The first is How We Eat.
“This is thinking about our relationship with food, how it is used to nourish or to soothe and how to know when to start eating and when to stop eating. The hunger meter can be imagined as a ruler from zero to 10, with zero as empty and lethargic and 10 as stuffed, uncomfortable and lethargic. The middle is five, satisfied.”
Some people like to never feel hungry, while others like to feel a little hungry. Others binge, then feel guilty and starve, never attuned to their own inner signals
“Food relationships can become distorted but we can learn to recognize our body’s signals,” said Gingras.
The second aspect of health is Physical Movement.

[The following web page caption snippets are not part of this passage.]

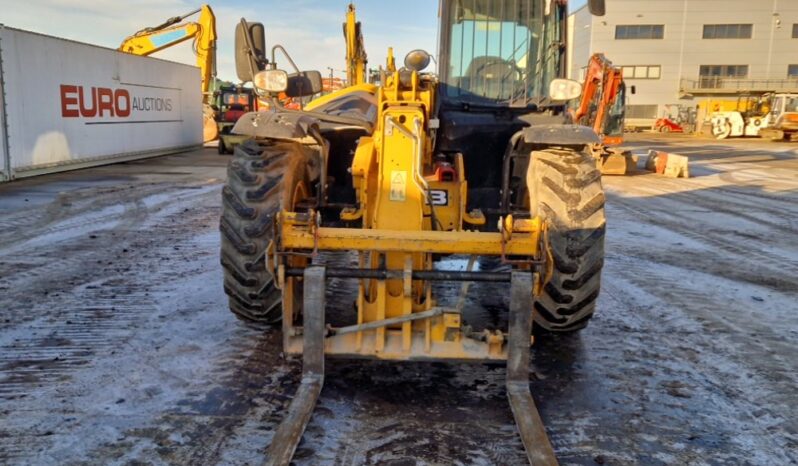 2019 JCB 535-95 Telehandlers For Auction: Leeds -27th, 28th, 29th, 30th November 24 @ 8:00am full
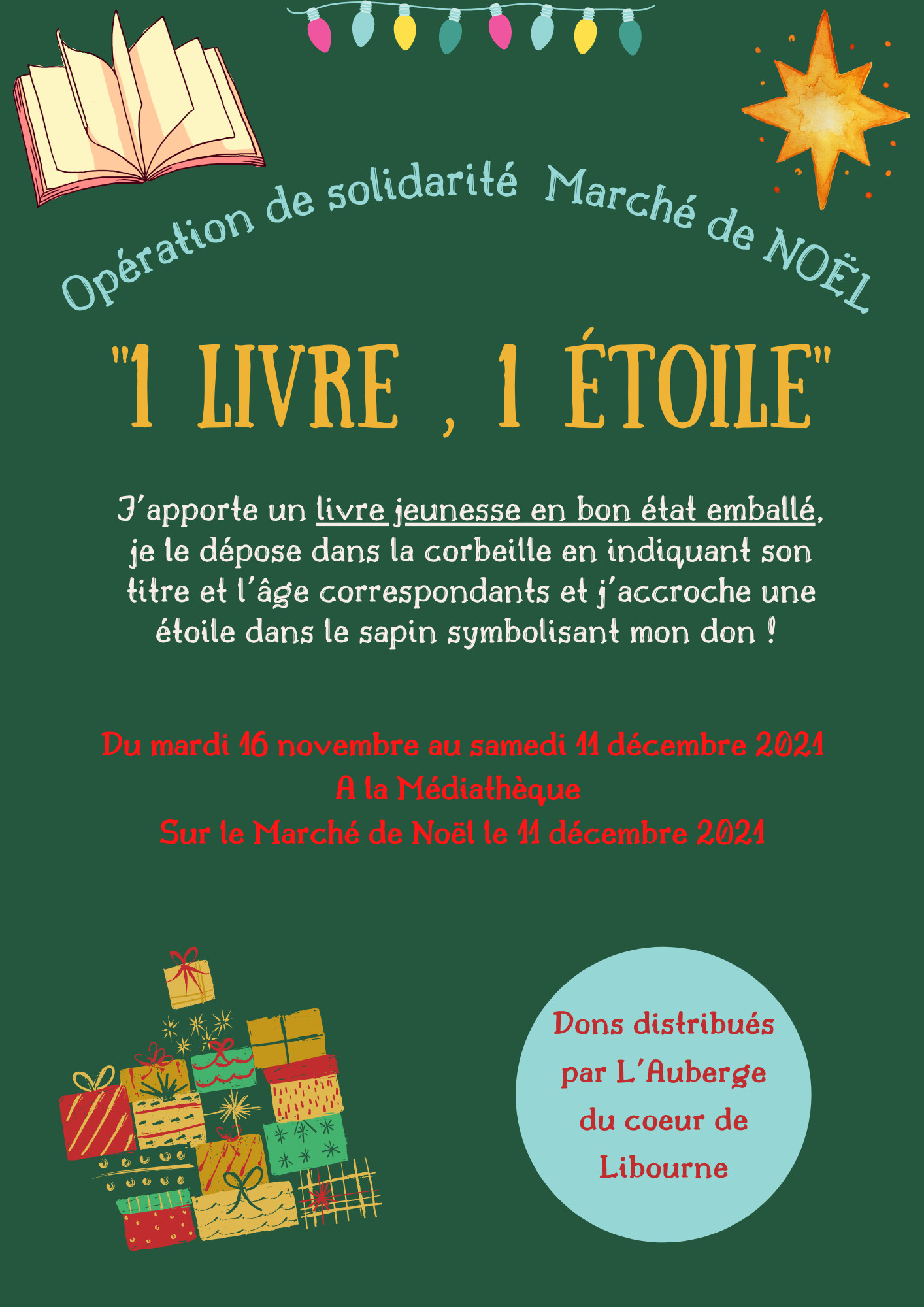 2 ans de la médiathèque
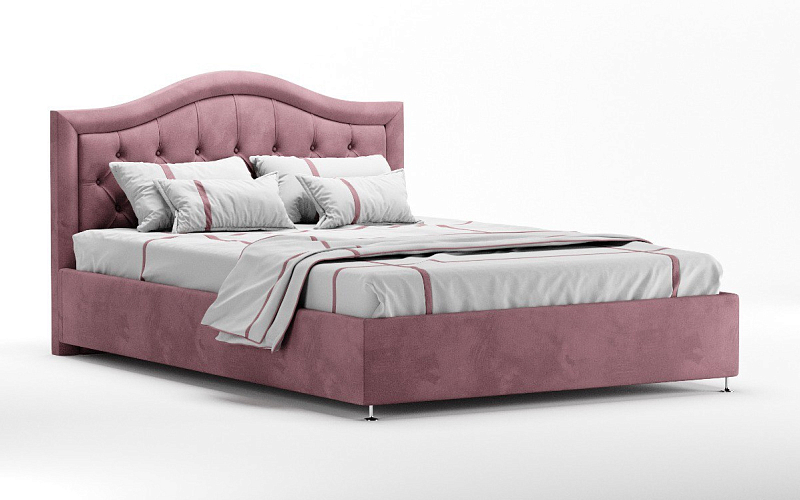 Кровать Эмилия, 180x200, пм
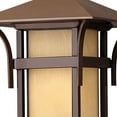 thumbnail image 5 of Hinkley Lighting - Harbor - 1 Light Large Outdoor Post Top or Pier Mount Lantern, 5 of 10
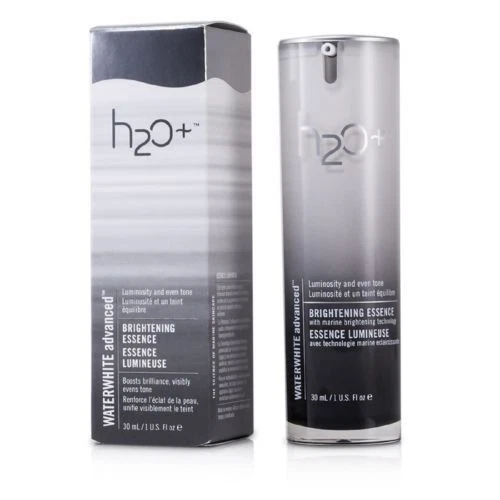 LOTE DE 2 H2O+ Waterwhite Advanced Brightening Essence 30 ml/1 oz Nuevo en caja al por menor $72.00 Foto 1 de 1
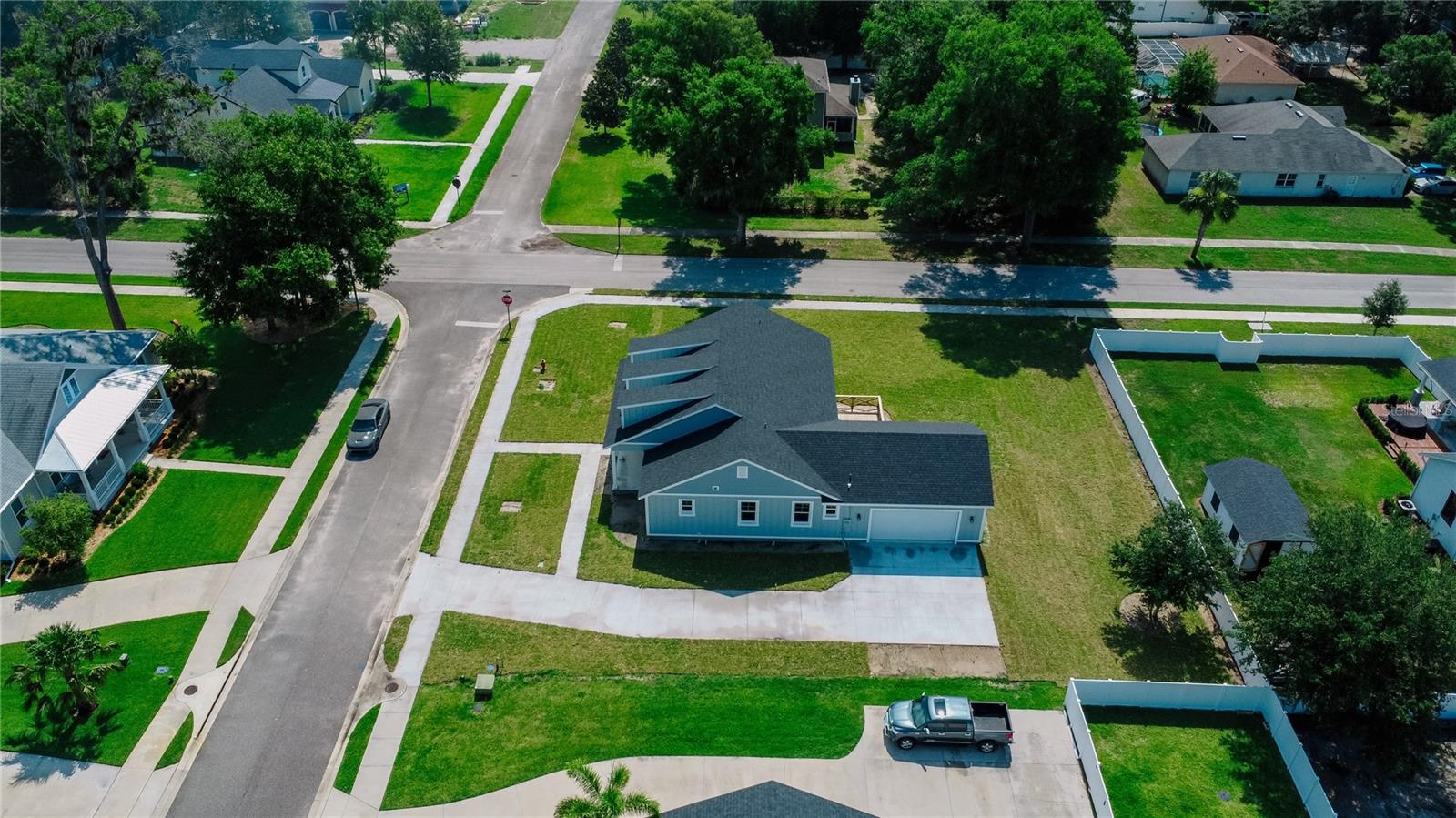 WOODS LAKE HELEN - Residential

“We need to look at ways we can reclaim movement for the sake of pleasure, from jogging, swimming, walking to yoga. There are so many ways to move to get the right exercise. It is part of health equity that people with limited mobility have the opportunity to get the exercise they need. If mobility is limited because of weight, people need the support where they are,” she said.
“If people are told to lose weight for their health regardless of symptoms, they should say, ‘I want the same advice you would give to a thin person with this problem.” That is health equity.”
The third health consideration is Acceptance.
“That is the most difficult and challenging concept. It means that instead of giving up, show up. Say, ‘Today this is where I am, this is what I’m working with.’ Then people will be less likely to berate themselves, restrict eating, over-exercise to injury, stigmatize themselves or others. They will be more likely to act from a place of self compassion instead of self loathing and make choices that are more likely to be maintained and lead to healing and health.
“We have to make these choices and behaviours that are health-affirming every day. I’m not saying acceptance is easy but we are capable of creating conditions to be healthier. This shift of perspective is something that we can do. There is so much research to back up this new direction. Challenge those old messages.”